Western Highlands provides mental-health, substance-abuse and developmental-disability services to residents of Buncombe, Henderson, Madison, Mitchell, Polk, Rutherford, Transylvania and Yancey counties. But on Jan. 3, the agency changed the way it operates, becoming just the second managed-care organization in North Carolina. Under the General Assembly’s 2011 statewide Medicaid expansion, all local management entities must make the switch by next January.

Based on a system pioneered by Piedmont Behavioral Health in 2005, the managed-care model ensures each agency a set amount of Medicaid and state funding. For Western Highlands, however, the switch hasn’t come without trial — and, more recently, error.

Blind-sided

An erroneous financial projection poked a $3 million hole in the agency’s once-balanced budget. Board members met July 27 to find out how it happened.

After passing out four spreadsheets, Chief Financial Officer Sharon Lentz said she hadn’t spotted the loss until the first week of June. At that point, she recalled, "I said, 'Whoa, we're in trouble.'"

But Lentz didn’t tell the board, and most members said they’d learned about the budget troubles via a July 18 article in The News & Observer of Raleigh. A frustrated-sounding Mandy Stone, Buncombe County’s assistant county manager and director of social services, demanded clarification.

"I sent you an email about this on May 30, and you said, 'We're fine,'" she told Lentz, adding, "I sit in Finance Committee [meetings] every month, and I didn't hear 'Whoa.' I went back and read all the Finance minutes and didn't see anything."

As the meeting progressed, however, Carder said he’d also known that something was wrong. But before the board went into closed session, firing Carder and naming Charles Schoenheit as interim CEO, state Medicaid Director Michael Watson weighed in.

"I tend to see this, really, as an issue of management, accountability and — maybe even more important — just having the right information to carry out the role that you've assumed," he said. Going forward, Watson told the board, "What you're going to get from us is a lot of attention" — specifically, a detailed plan for putting things right.

Close scrutiny

Issued Aug. 1, the state’s 10-page plan of correction says the organization must reach certain benchmarks and follow strict guidelines.

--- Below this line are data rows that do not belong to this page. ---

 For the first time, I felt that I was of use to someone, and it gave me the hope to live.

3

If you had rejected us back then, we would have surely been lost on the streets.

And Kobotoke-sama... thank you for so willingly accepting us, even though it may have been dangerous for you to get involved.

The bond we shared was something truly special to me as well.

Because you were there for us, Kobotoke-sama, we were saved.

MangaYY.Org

Western Highlands, for example, will have to hire a consultant other than Mercer (a contractor the state sent in to assess the situation), meet weekly with state staffers, and, beginning in September, submit weekly management-team minutes to the state Division of Medical Assistance.

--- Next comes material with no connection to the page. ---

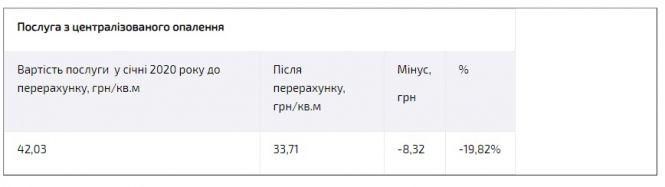 Послуга з централізованого опалення

| Вартість послуги у січні 2020 року до перерахунку, грн/кв.м | Після перерахунку, грн/кв.м | Мінус, грн | % |
|---|---|---|---|
| 42,03 | 33,71 | -8,32 | -19,82% |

All this came as no surprise to Schoenheit, however. In a later interview, he said, "Going forward, the plan, in simple terms, is to respond to the request for corrective action," he said, adding that the board had already held preliminary discussions concerning what must be done to continue providing services and stop operating in the red.

Most of the state’s recommendations come from Mercer’s July 23 report. Piedmont Behavioral Health, says Henry, experienced similar problems when it first became an MCO. For Western Highlands, she added, "It's just that the time frame is compressed, and there's more scrutiny now."

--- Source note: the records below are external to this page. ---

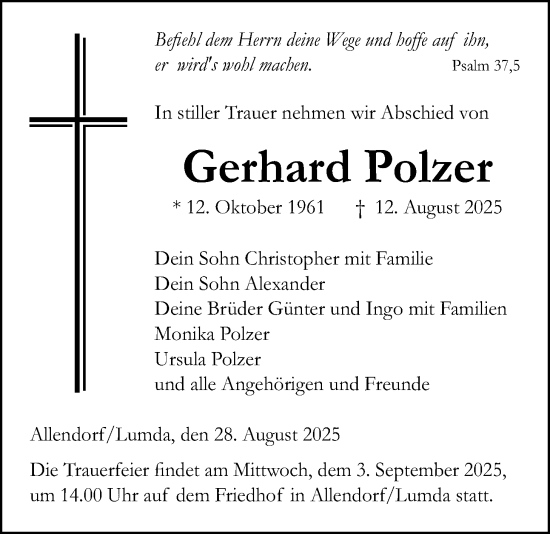 Befiehl dem Herrn deine Wege und hoffe auf ihn, er wird's wohl machen.
Psalm 37,5

In stiller Trauer nehmen wir Abschied von

Gerhard Polzer

* 12. Oktober 1961 † 12. August 2025

Dein Sohn Christopher mit Familie
Dein Sohn Alexander
Deine Brüder Günter und Ingo mit Familien
Monika Polzer
Ursula Polzer
und alle Angehörigen und Freunde

Allendorf/Lumda, den 28. August 2025

Die Trauerfeier findet am Mittwoch, dem 3. September 2025, um 14.00 Uhr auf dem Friedhof in Allendorf/Lumda statt.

Watson, however, assured the board that the state isn’t looking to interfere with Western Highlands’ mission. “We're not talking about having to slash services," he said. "What you're talking about is having to manage toward where you ought to be."

And Steve Owen, chief business operations officer for the state’s Division of Medical Assistance, added, "I think you can turn this thing around."

Looking ahead

The board, Schoenheit explained later, will do its best to follow the state’s guidelines. "One of my goals is to develop better collaboration between staff and the board; expect the board to be a bit more involved than in the past. That's what I want, and that's what they want until we can sort of get this under control and go back to more normal operating procedures," he said.

In the meantime, Schoenheit said he wanted to reassure clients, stressing that while a $3 million deficit is not ideal, it represents only about 5 percent of the organization's budget.

And the state, noted Henry, hopes Western Highlands can serve as a lesson. "We hope this will help the other MCOs learn from this experience. Hopefully,” she said, the state won’t “find ourselves in this situation with the [other] MCOs coming online. This is not a death knell for Western Highlands: We really do think that with some guidance and making some of these adjustments, they can get back on track."